As I explained in a previous Economix post, this is why the C.B.O. has consistently refused to recognize large potential savings in health care costs from reforms that merely increase competition among private insurance plans.
Indeed, the C.B.O. has concluded that replacing traditional Medicare with competition among such plans would drive up total health-care spending per Medicare beneficiary. Which is why Representative Ryan was compelled to place an arbitrary growth cap on the size of the subsidy in his premium support proposal.
That was the only way he could secure C.B.O.-scored budgetary savings. But imposing such a cap separates the growth of the subsidy from the growth of health care costs and transforms the premium-support system into a voucher system.
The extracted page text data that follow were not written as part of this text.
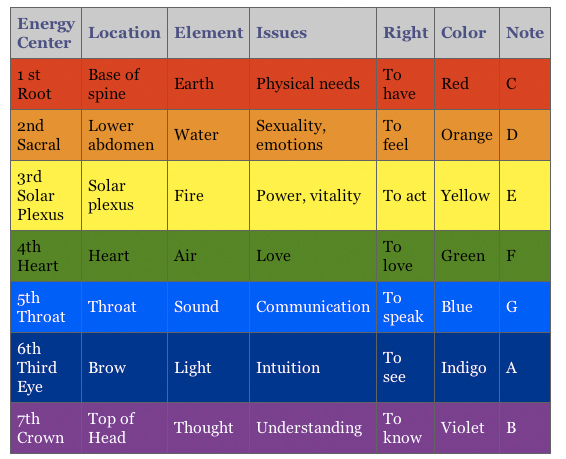 | Energy Center | Location | Element | Issues | Right | Color | Note |
|---|---|---|---|---|---|---|
| 1 st Root | Base of spine | Earth | Physical needs | To have | Red | C |
| 2nd Sacral | Lower abdomen | Water | Sexuality, emotions | To feel | Orange | D |
| 3rd Solar Plexus | Solar plexus | Fire | Power, vitality | To act | Yellow | E |
| 4th Heart | Heart | Air | Love | To love | Green | F |
| 5th Throat | Throat | Sound | Communication | To speak | Blue | G |
| 6th Third Eye | Brow | Light | Intuition | To see | Indigo | A |
| 7th Crown | Top of Head | Thought | Understanding | To know | Violet | B |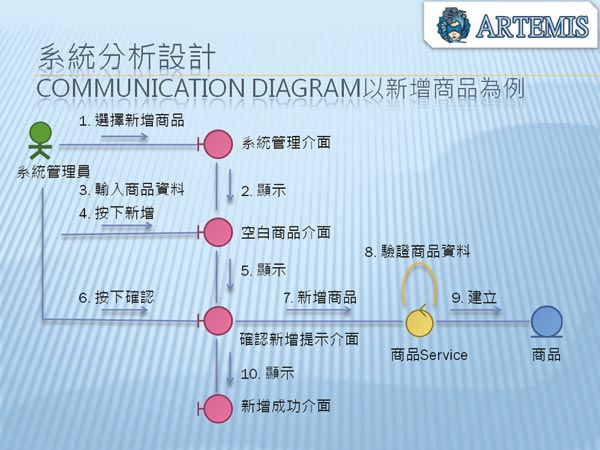 ARTEMIS

系統分析設計
COMMUNICATION DIAGRAM以新增商品為例

1. 選擇新增商品
系統管理介面
系統管理員
3. 輸入商品資料
2. 顯示
4. 按下新增
空白商品介面
8. 驗證商品資料
5. 顯示
6. 按下確認
7. 新增商品
9. 建立
確認新增提示介面
商品Service
商品
10. 顯示
新增成功介面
A voucher system would do little to control the growth of health care costs, but it would shift their burden onto Medicare beneficiaries in the form of higher premiums and reduced care. Cost-shifting should not be confused with cost containment.
Mr. Ryan asserts that the 1998 bipartisan Medicare Commission proposed premium support as a solution to Medicare’s financing challenges. But he fails to mention that all of the commission members appointed by President Clinton, including me, voted against this idea.
Since then, the evidence has confirmed that competition among private insurance plans would not yield Medicare savings without harming beneficiaries. To achieve this goal, enforceable payment and cost-containment reforms like those in the Affordable Care Act are necessary.
A “serious” deficit hawk committed to saving and strengthening Medicare, not one whose primary goals are repealing health-care reform and cutting taxes for the wealthy, would base his Medicare plan on the evidence. Mr. Ryan and his running mate can’t be serious.